-- Selected text --
>> begin
OnlineStats.jl icon indicating copy to clipboard operation
OnlineStats.jl copied to clipboard

Probabilistic Data Structures

Open joshday opened this issue 7 years ago • 11 comments
trafficstars

  • [x] HyperLogLog
  • [x] HyperLogLog ++
  • [x] Count Min Sketch
  • [ ] Bloom Filter
  • [ ] MinHash

joshday avatar Nov 22 '17 20:11 joshday

Interested in a t-digest as well?

https://www.sciencedirect.com/science/article/pii/S2665963820300403#:~:text=The%20t%2Ddigest%20is%20an,of%20data%20with%20arbitrary%20distribution.

tdunning avatar May 23 '22 23:05 tdunning

Sure! That looks very interesting. I'll give the paper a closer look, but I'm not sure if I'll have the bandwidth to work on implementing it for a while.

joshday avatar May 24 '22 01:05 joshday

Let me see if I can get somewhere quickly from my Java version.

tdunning avatar May 24 '22 01:05 tdunning

So I have a working version for the cdf function. The quantile function isn't there yet.

It needs more tests. And it needs to conform to your API expectations. And I would like to add in a logHistogram implementation as well.

How did you imagine this should work? Right now I have a fit!(MergingDigest, Vector{<:Number}) method (and a non vector parallel) that adds data to the digest and a cdf(MergingDigest, value::Number) call to compute the empirical CDF of a particular value. I plan to add a quantile(MergingDigest, q::Number) version.
>> end
-- List of tasks --
**A)** Answer these questions about the issue thread, one per line:
(i) Which two items in the opening checklist are not checked?
(ii) Which version of the code does tdunning plan to start from?
(iii) Which function does tdunning say is not there yet?
**B)** Reproduce word for word the part of the issue thread that begins at the words "Let me see if" and stops after "isn't there yet.".
**C)** Decide whether each statement agrees with the issue thread. Answer yes or no, and quote the words from the thread that settle it.
(i) The Count Min Sketch item is checked.
(ii) joshday expects to start implementing the t-digest right away.
(iii) tdunning would like to add a logHistogram implementation.

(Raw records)
>> begin
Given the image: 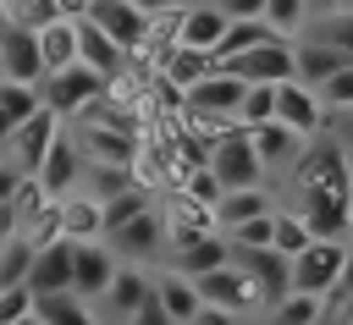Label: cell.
Instances as JSON below:
<instances>
[{
    "label": "cell",
    "instance_id": "obj_1",
    "mask_svg": "<svg viewBox=\"0 0 353 325\" xmlns=\"http://www.w3.org/2000/svg\"><path fill=\"white\" fill-rule=\"evenodd\" d=\"M210 171L221 176V187L226 193H237V187H265V160H259V149H254V132L248 127H226L215 143H210Z\"/></svg>",
    "mask_w": 353,
    "mask_h": 325
},
{
    "label": "cell",
    "instance_id": "obj_2",
    "mask_svg": "<svg viewBox=\"0 0 353 325\" xmlns=\"http://www.w3.org/2000/svg\"><path fill=\"white\" fill-rule=\"evenodd\" d=\"M105 242L116 248V259H121V264H143V270L165 264V248H171V226H165V209H160V204H149L138 220H127V226H121V231H110Z\"/></svg>",
    "mask_w": 353,
    "mask_h": 325
},
{
    "label": "cell",
    "instance_id": "obj_3",
    "mask_svg": "<svg viewBox=\"0 0 353 325\" xmlns=\"http://www.w3.org/2000/svg\"><path fill=\"white\" fill-rule=\"evenodd\" d=\"M105 94H110V83H105L94 66H83V61L44 77V105H50L61 121H77V116H83L94 99H105Z\"/></svg>",
    "mask_w": 353,
    "mask_h": 325
},
{
    "label": "cell",
    "instance_id": "obj_4",
    "mask_svg": "<svg viewBox=\"0 0 353 325\" xmlns=\"http://www.w3.org/2000/svg\"><path fill=\"white\" fill-rule=\"evenodd\" d=\"M221 72H232L243 83H292L298 77V44L292 39H270L259 50H243V55L221 61Z\"/></svg>",
    "mask_w": 353,
    "mask_h": 325
},
{
    "label": "cell",
    "instance_id": "obj_5",
    "mask_svg": "<svg viewBox=\"0 0 353 325\" xmlns=\"http://www.w3.org/2000/svg\"><path fill=\"white\" fill-rule=\"evenodd\" d=\"M276 121L292 127V132L309 138V143L331 132V110H325V99H320L309 83H298V77H292V83H276Z\"/></svg>",
    "mask_w": 353,
    "mask_h": 325
},
{
    "label": "cell",
    "instance_id": "obj_6",
    "mask_svg": "<svg viewBox=\"0 0 353 325\" xmlns=\"http://www.w3.org/2000/svg\"><path fill=\"white\" fill-rule=\"evenodd\" d=\"M342 259H347V242L314 237V242L292 259V292H303V297H331V286H336V275H342Z\"/></svg>",
    "mask_w": 353,
    "mask_h": 325
},
{
    "label": "cell",
    "instance_id": "obj_7",
    "mask_svg": "<svg viewBox=\"0 0 353 325\" xmlns=\"http://www.w3.org/2000/svg\"><path fill=\"white\" fill-rule=\"evenodd\" d=\"M61 127H66V121H61L50 105H44V110H33V116L6 138V160H11L22 176H39V165H44V154H50V143L61 138Z\"/></svg>",
    "mask_w": 353,
    "mask_h": 325
},
{
    "label": "cell",
    "instance_id": "obj_8",
    "mask_svg": "<svg viewBox=\"0 0 353 325\" xmlns=\"http://www.w3.org/2000/svg\"><path fill=\"white\" fill-rule=\"evenodd\" d=\"M292 209L309 220L314 237H331V242H347L353 237V204H347L342 187H303Z\"/></svg>",
    "mask_w": 353,
    "mask_h": 325
},
{
    "label": "cell",
    "instance_id": "obj_9",
    "mask_svg": "<svg viewBox=\"0 0 353 325\" xmlns=\"http://www.w3.org/2000/svg\"><path fill=\"white\" fill-rule=\"evenodd\" d=\"M199 297L210 303V308H226V314H237V319H248V314H265V297H259V286L237 270V264H221V270H210V275H199Z\"/></svg>",
    "mask_w": 353,
    "mask_h": 325
},
{
    "label": "cell",
    "instance_id": "obj_10",
    "mask_svg": "<svg viewBox=\"0 0 353 325\" xmlns=\"http://www.w3.org/2000/svg\"><path fill=\"white\" fill-rule=\"evenodd\" d=\"M243 94H248V83L215 66L204 83H193V88L182 94V116H215V121H237V105H243Z\"/></svg>",
    "mask_w": 353,
    "mask_h": 325
},
{
    "label": "cell",
    "instance_id": "obj_11",
    "mask_svg": "<svg viewBox=\"0 0 353 325\" xmlns=\"http://www.w3.org/2000/svg\"><path fill=\"white\" fill-rule=\"evenodd\" d=\"M232 264L259 286L265 308H270V303H281V297L292 292V259H287V253H276V248H237V242H232Z\"/></svg>",
    "mask_w": 353,
    "mask_h": 325
},
{
    "label": "cell",
    "instance_id": "obj_12",
    "mask_svg": "<svg viewBox=\"0 0 353 325\" xmlns=\"http://www.w3.org/2000/svg\"><path fill=\"white\" fill-rule=\"evenodd\" d=\"M149 297H154L149 270H143V264H121V270H116V281L105 286V297L94 303V314H99V325H127Z\"/></svg>",
    "mask_w": 353,
    "mask_h": 325
},
{
    "label": "cell",
    "instance_id": "obj_13",
    "mask_svg": "<svg viewBox=\"0 0 353 325\" xmlns=\"http://www.w3.org/2000/svg\"><path fill=\"white\" fill-rule=\"evenodd\" d=\"M88 22L99 28V33H110L127 55H143V44H149V11L143 6H132V0H94L88 6Z\"/></svg>",
    "mask_w": 353,
    "mask_h": 325
},
{
    "label": "cell",
    "instance_id": "obj_14",
    "mask_svg": "<svg viewBox=\"0 0 353 325\" xmlns=\"http://www.w3.org/2000/svg\"><path fill=\"white\" fill-rule=\"evenodd\" d=\"M83 176H88V160H83V143H77V132H72V121H66V127H61V138L50 143L44 165H39V182H44L55 198H66V193H77V187H83Z\"/></svg>",
    "mask_w": 353,
    "mask_h": 325
},
{
    "label": "cell",
    "instance_id": "obj_15",
    "mask_svg": "<svg viewBox=\"0 0 353 325\" xmlns=\"http://www.w3.org/2000/svg\"><path fill=\"white\" fill-rule=\"evenodd\" d=\"M77 61H83V66H94L105 83H121V77L138 66V55H127V50H121L110 33H99L88 17L77 22Z\"/></svg>",
    "mask_w": 353,
    "mask_h": 325
},
{
    "label": "cell",
    "instance_id": "obj_16",
    "mask_svg": "<svg viewBox=\"0 0 353 325\" xmlns=\"http://www.w3.org/2000/svg\"><path fill=\"white\" fill-rule=\"evenodd\" d=\"M165 264L199 281V275H210V270H221V264H232V242H226V231H204V237H182V242H171V248H165Z\"/></svg>",
    "mask_w": 353,
    "mask_h": 325
},
{
    "label": "cell",
    "instance_id": "obj_17",
    "mask_svg": "<svg viewBox=\"0 0 353 325\" xmlns=\"http://www.w3.org/2000/svg\"><path fill=\"white\" fill-rule=\"evenodd\" d=\"M116 270H121V259H116V248H110V242H77L72 292H77V297H88V303H99V297H105V286L116 281Z\"/></svg>",
    "mask_w": 353,
    "mask_h": 325
},
{
    "label": "cell",
    "instance_id": "obj_18",
    "mask_svg": "<svg viewBox=\"0 0 353 325\" xmlns=\"http://www.w3.org/2000/svg\"><path fill=\"white\" fill-rule=\"evenodd\" d=\"M0 55H6V77H11V83H39V88H44L50 66H44L39 33H28V28H11V22H0Z\"/></svg>",
    "mask_w": 353,
    "mask_h": 325
},
{
    "label": "cell",
    "instance_id": "obj_19",
    "mask_svg": "<svg viewBox=\"0 0 353 325\" xmlns=\"http://www.w3.org/2000/svg\"><path fill=\"white\" fill-rule=\"evenodd\" d=\"M226 28H232V17L221 11V0H193L182 17H176V44H188V50H221V39H226Z\"/></svg>",
    "mask_w": 353,
    "mask_h": 325
},
{
    "label": "cell",
    "instance_id": "obj_20",
    "mask_svg": "<svg viewBox=\"0 0 353 325\" xmlns=\"http://www.w3.org/2000/svg\"><path fill=\"white\" fill-rule=\"evenodd\" d=\"M61 237L66 242H105V204L88 187L61 198Z\"/></svg>",
    "mask_w": 353,
    "mask_h": 325
},
{
    "label": "cell",
    "instance_id": "obj_21",
    "mask_svg": "<svg viewBox=\"0 0 353 325\" xmlns=\"http://www.w3.org/2000/svg\"><path fill=\"white\" fill-rule=\"evenodd\" d=\"M72 264H77V242L55 237V242H44V248H39L28 286H33L39 297H50V292H72Z\"/></svg>",
    "mask_w": 353,
    "mask_h": 325
},
{
    "label": "cell",
    "instance_id": "obj_22",
    "mask_svg": "<svg viewBox=\"0 0 353 325\" xmlns=\"http://www.w3.org/2000/svg\"><path fill=\"white\" fill-rule=\"evenodd\" d=\"M149 281H154V297L165 303V314L182 325V319H193L199 308H204V297H199V281L193 275H182V270H171V264H154L149 270Z\"/></svg>",
    "mask_w": 353,
    "mask_h": 325
},
{
    "label": "cell",
    "instance_id": "obj_23",
    "mask_svg": "<svg viewBox=\"0 0 353 325\" xmlns=\"http://www.w3.org/2000/svg\"><path fill=\"white\" fill-rule=\"evenodd\" d=\"M254 149H259L265 171H292V165L303 160L309 138H298V132H292V127H281V121H265V127H254Z\"/></svg>",
    "mask_w": 353,
    "mask_h": 325
},
{
    "label": "cell",
    "instance_id": "obj_24",
    "mask_svg": "<svg viewBox=\"0 0 353 325\" xmlns=\"http://www.w3.org/2000/svg\"><path fill=\"white\" fill-rule=\"evenodd\" d=\"M210 72H215V55H210V50H188V44H176V50L154 66V77H160V83H171L176 94H188V88H193V83H204Z\"/></svg>",
    "mask_w": 353,
    "mask_h": 325
},
{
    "label": "cell",
    "instance_id": "obj_25",
    "mask_svg": "<svg viewBox=\"0 0 353 325\" xmlns=\"http://www.w3.org/2000/svg\"><path fill=\"white\" fill-rule=\"evenodd\" d=\"M276 209L281 204L270 198V187H237V193H226L215 204V220H221V231H237V226H248L259 215H276Z\"/></svg>",
    "mask_w": 353,
    "mask_h": 325
},
{
    "label": "cell",
    "instance_id": "obj_26",
    "mask_svg": "<svg viewBox=\"0 0 353 325\" xmlns=\"http://www.w3.org/2000/svg\"><path fill=\"white\" fill-rule=\"evenodd\" d=\"M298 39H314V44H325V50H336V55L353 61V6H342V11H314Z\"/></svg>",
    "mask_w": 353,
    "mask_h": 325
},
{
    "label": "cell",
    "instance_id": "obj_27",
    "mask_svg": "<svg viewBox=\"0 0 353 325\" xmlns=\"http://www.w3.org/2000/svg\"><path fill=\"white\" fill-rule=\"evenodd\" d=\"M39 248H44V242H33L28 231H6V237H0V286H28Z\"/></svg>",
    "mask_w": 353,
    "mask_h": 325
},
{
    "label": "cell",
    "instance_id": "obj_28",
    "mask_svg": "<svg viewBox=\"0 0 353 325\" xmlns=\"http://www.w3.org/2000/svg\"><path fill=\"white\" fill-rule=\"evenodd\" d=\"M77 22L83 17H61L39 33V50H44V66L61 72V66H77Z\"/></svg>",
    "mask_w": 353,
    "mask_h": 325
},
{
    "label": "cell",
    "instance_id": "obj_29",
    "mask_svg": "<svg viewBox=\"0 0 353 325\" xmlns=\"http://www.w3.org/2000/svg\"><path fill=\"white\" fill-rule=\"evenodd\" d=\"M292 44H298V83H309V88H320L325 77H336L347 66V55H336V50H325L314 39H292Z\"/></svg>",
    "mask_w": 353,
    "mask_h": 325
},
{
    "label": "cell",
    "instance_id": "obj_30",
    "mask_svg": "<svg viewBox=\"0 0 353 325\" xmlns=\"http://www.w3.org/2000/svg\"><path fill=\"white\" fill-rule=\"evenodd\" d=\"M270 39H281L265 17H248V22H232L226 28V39H221V50H215V66L221 61H232V55H243V50H259V44H270Z\"/></svg>",
    "mask_w": 353,
    "mask_h": 325
},
{
    "label": "cell",
    "instance_id": "obj_31",
    "mask_svg": "<svg viewBox=\"0 0 353 325\" xmlns=\"http://www.w3.org/2000/svg\"><path fill=\"white\" fill-rule=\"evenodd\" d=\"M39 314H44V325H99L94 303L77 297V292H50V297H39Z\"/></svg>",
    "mask_w": 353,
    "mask_h": 325
},
{
    "label": "cell",
    "instance_id": "obj_32",
    "mask_svg": "<svg viewBox=\"0 0 353 325\" xmlns=\"http://www.w3.org/2000/svg\"><path fill=\"white\" fill-rule=\"evenodd\" d=\"M325 308V297H303V292H287L281 303L265 308V325H314Z\"/></svg>",
    "mask_w": 353,
    "mask_h": 325
},
{
    "label": "cell",
    "instance_id": "obj_33",
    "mask_svg": "<svg viewBox=\"0 0 353 325\" xmlns=\"http://www.w3.org/2000/svg\"><path fill=\"white\" fill-rule=\"evenodd\" d=\"M265 121H276V83H248V94H243V105H237V127H265Z\"/></svg>",
    "mask_w": 353,
    "mask_h": 325
},
{
    "label": "cell",
    "instance_id": "obj_34",
    "mask_svg": "<svg viewBox=\"0 0 353 325\" xmlns=\"http://www.w3.org/2000/svg\"><path fill=\"white\" fill-rule=\"evenodd\" d=\"M6 22L11 28H28V33H44L50 22H61V0H11L6 6Z\"/></svg>",
    "mask_w": 353,
    "mask_h": 325
},
{
    "label": "cell",
    "instance_id": "obj_35",
    "mask_svg": "<svg viewBox=\"0 0 353 325\" xmlns=\"http://www.w3.org/2000/svg\"><path fill=\"white\" fill-rule=\"evenodd\" d=\"M314 242V231H309V220L298 215V209H276V253H287V259H298L303 248Z\"/></svg>",
    "mask_w": 353,
    "mask_h": 325
},
{
    "label": "cell",
    "instance_id": "obj_36",
    "mask_svg": "<svg viewBox=\"0 0 353 325\" xmlns=\"http://www.w3.org/2000/svg\"><path fill=\"white\" fill-rule=\"evenodd\" d=\"M265 22H270L281 39H298L303 22H309V0H265Z\"/></svg>",
    "mask_w": 353,
    "mask_h": 325
},
{
    "label": "cell",
    "instance_id": "obj_37",
    "mask_svg": "<svg viewBox=\"0 0 353 325\" xmlns=\"http://www.w3.org/2000/svg\"><path fill=\"white\" fill-rule=\"evenodd\" d=\"M226 242H237V248H276V215H259V220L226 231Z\"/></svg>",
    "mask_w": 353,
    "mask_h": 325
},
{
    "label": "cell",
    "instance_id": "obj_38",
    "mask_svg": "<svg viewBox=\"0 0 353 325\" xmlns=\"http://www.w3.org/2000/svg\"><path fill=\"white\" fill-rule=\"evenodd\" d=\"M33 308H39V292H33V286H0V325L22 319V314H33Z\"/></svg>",
    "mask_w": 353,
    "mask_h": 325
},
{
    "label": "cell",
    "instance_id": "obj_39",
    "mask_svg": "<svg viewBox=\"0 0 353 325\" xmlns=\"http://www.w3.org/2000/svg\"><path fill=\"white\" fill-rule=\"evenodd\" d=\"M314 94L325 99V110H347V105H353V61H347V66H342L336 77H325V83H320Z\"/></svg>",
    "mask_w": 353,
    "mask_h": 325
},
{
    "label": "cell",
    "instance_id": "obj_40",
    "mask_svg": "<svg viewBox=\"0 0 353 325\" xmlns=\"http://www.w3.org/2000/svg\"><path fill=\"white\" fill-rule=\"evenodd\" d=\"M182 193H188V198H199V204H210V209L226 198V187H221V176H215V171H193V176L182 182Z\"/></svg>",
    "mask_w": 353,
    "mask_h": 325
},
{
    "label": "cell",
    "instance_id": "obj_41",
    "mask_svg": "<svg viewBox=\"0 0 353 325\" xmlns=\"http://www.w3.org/2000/svg\"><path fill=\"white\" fill-rule=\"evenodd\" d=\"M331 308H347L353 303V242H347V259H342V275H336V286H331V297H325Z\"/></svg>",
    "mask_w": 353,
    "mask_h": 325
},
{
    "label": "cell",
    "instance_id": "obj_42",
    "mask_svg": "<svg viewBox=\"0 0 353 325\" xmlns=\"http://www.w3.org/2000/svg\"><path fill=\"white\" fill-rule=\"evenodd\" d=\"M127 325H176V319L165 314V303H160V297H149V303H143V308H138Z\"/></svg>",
    "mask_w": 353,
    "mask_h": 325
},
{
    "label": "cell",
    "instance_id": "obj_43",
    "mask_svg": "<svg viewBox=\"0 0 353 325\" xmlns=\"http://www.w3.org/2000/svg\"><path fill=\"white\" fill-rule=\"evenodd\" d=\"M331 138L353 154V105H347V110H331Z\"/></svg>",
    "mask_w": 353,
    "mask_h": 325
},
{
    "label": "cell",
    "instance_id": "obj_44",
    "mask_svg": "<svg viewBox=\"0 0 353 325\" xmlns=\"http://www.w3.org/2000/svg\"><path fill=\"white\" fill-rule=\"evenodd\" d=\"M221 11L232 22H248V17H265V0H221Z\"/></svg>",
    "mask_w": 353,
    "mask_h": 325
},
{
    "label": "cell",
    "instance_id": "obj_45",
    "mask_svg": "<svg viewBox=\"0 0 353 325\" xmlns=\"http://www.w3.org/2000/svg\"><path fill=\"white\" fill-rule=\"evenodd\" d=\"M17 187H22V171H17L11 160H6V165H0V209H6L11 198H17Z\"/></svg>",
    "mask_w": 353,
    "mask_h": 325
},
{
    "label": "cell",
    "instance_id": "obj_46",
    "mask_svg": "<svg viewBox=\"0 0 353 325\" xmlns=\"http://www.w3.org/2000/svg\"><path fill=\"white\" fill-rule=\"evenodd\" d=\"M182 325H237V314H226V308H210V303H204V308H199L193 319H182Z\"/></svg>",
    "mask_w": 353,
    "mask_h": 325
},
{
    "label": "cell",
    "instance_id": "obj_47",
    "mask_svg": "<svg viewBox=\"0 0 353 325\" xmlns=\"http://www.w3.org/2000/svg\"><path fill=\"white\" fill-rule=\"evenodd\" d=\"M132 6H143L149 17H165V11H188L193 0H132Z\"/></svg>",
    "mask_w": 353,
    "mask_h": 325
},
{
    "label": "cell",
    "instance_id": "obj_48",
    "mask_svg": "<svg viewBox=\"0 0 353 325\" xmlns=\"http://www.w3.org/2000/svg\"><path fill=\"white\" fill-rule=\"evenodd\" d=\"M314 325H353V319H347V314H342V308H331V303H325V308H320V319H314Z\"/></svg>",
    "mask_w": 353,
    "mask_h": 325
},
{
    "label": "cell",
    "instance_id": "obj_49",
    "mask_svg": "<svg viewBox=\"0 0 353 325\" xmlns=\"http://www.w3.org/2000/svg\"><path fill=\"white\" fill-rule=\"evenodd\" d=\"M342 6H353V0H309V17L314 11H342Z\"/></svg>",
    "mask_w": 353,
    "mask_h": 325
},
{
    "label": "cell",
    "instance_id": "obj_50",
    "mask_svg": "<svg viewBox=\"0 0 353 325\" xmlns=\"http://www.w3.org/2000/svg\"><path fill=\"white\" fill-rule=\"evenodd\" d=\"M11 132H17V121H11V116H6V105H0V149H6V138H11Z\"/></svg>",
    "mask_w": 353,
    "mask_h": 325
},
{
    "label": "cell",
    "instance_id": "obj_51",
    "mask_svg": "<svg viewBox=\"0 0 353 325\" xmlns=\"http://www.w3.org/2000/svg\"><path fill=\"white\" fill-rule=\"evenodd\" d=\"M11 325H44V314L33 308V314H22V319H11Z\"/></svg>",
    "mask_w": 353,
    "mask_h": 325
},
{
    "label": "cell",
    "instance_id": "obj_52",
    "mask_svg": "<svg viewBox=\"0 0 353 325\" xmlns=\"http://www.w3.org/2000/svg\"><path fill=\"white\" fill-rule=\"evenodd\" d=\"M347 204H353V154H347Z\"/></svg>",
    "mask_w": 353,
    "mask_h": 325
},
{
    "label": "cell",
    "instance_id": "obj_53",
    "mask_svg": "<svg viewBox=\"0 0 353 325\" xmlns=\"http://www.w3.org/2000/svg\"><path fill=\"white\" fill-rule=\"evenodd\" d=\"M0 83H6V55H0Z\"/></svg>",
    "mask_w": 353,
    "mask_h": 325
},
{
    "label": "cell",
    "instance_id": "obj_54",
    "mask_svg": "<svg viewBox=\"0 0 353 325\" xmlns=\"http://www.w3.org/2000/svg\"><path fill=\"white\" fill-rule=\"evenodd\" d=\"M342 314H347V319H353V303H347V308H342Z\"/></svg>",
    "mask_w": 353,
    "mask_h": 325
},
{
    "label": "cell",
    "instance_id": "obj_55",
    "mask_svg": "<svg viewBox=\"0 0 353 325\" xmlns=\"http://www.w3.org/2000/svg\"><path fill=\"white\" fill-rule=\"evenodd\" d=\"M0 165H6V149H0Z\"/></svg>",
    "mask_w": 353,
    "mask_h": 325
},
{
    "label": "cell",
    "instance_id": "obj_56",
    "mask_svg": "<svg viewBox=\"0 0 353 325\" xmlns=\"http://www.w3.org/2000/svg\"><path fill=\"white\" fill-rule=\"evenodd\" d=\"M0 6H11V0H0Z\"/></svg>",
    "mask_w": 353,
    "mask_h": 325
}]
</instances>
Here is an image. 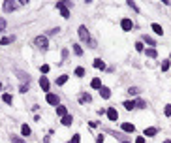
>> end
-- Answers to the exercise --
**A)**
(i) Bloom Filter and MinHash
(ii) The Java version
(iii) The quantile function

**B)**
Let me see if I can get somewhere quickly from my Java version.

tdunning avatar May 24 '22 01:05 tdunning

So I have a working version for the cdf function. The quantile function isn't there yet.

**C)**
(i) Yes: "[x] Count Min Sketch"
(ii) No: "I'm not sure if I'll have the bandwidth to work on implementing it for a while."
(iii) Yes: "I would like to add in a logHistogram implementation as well."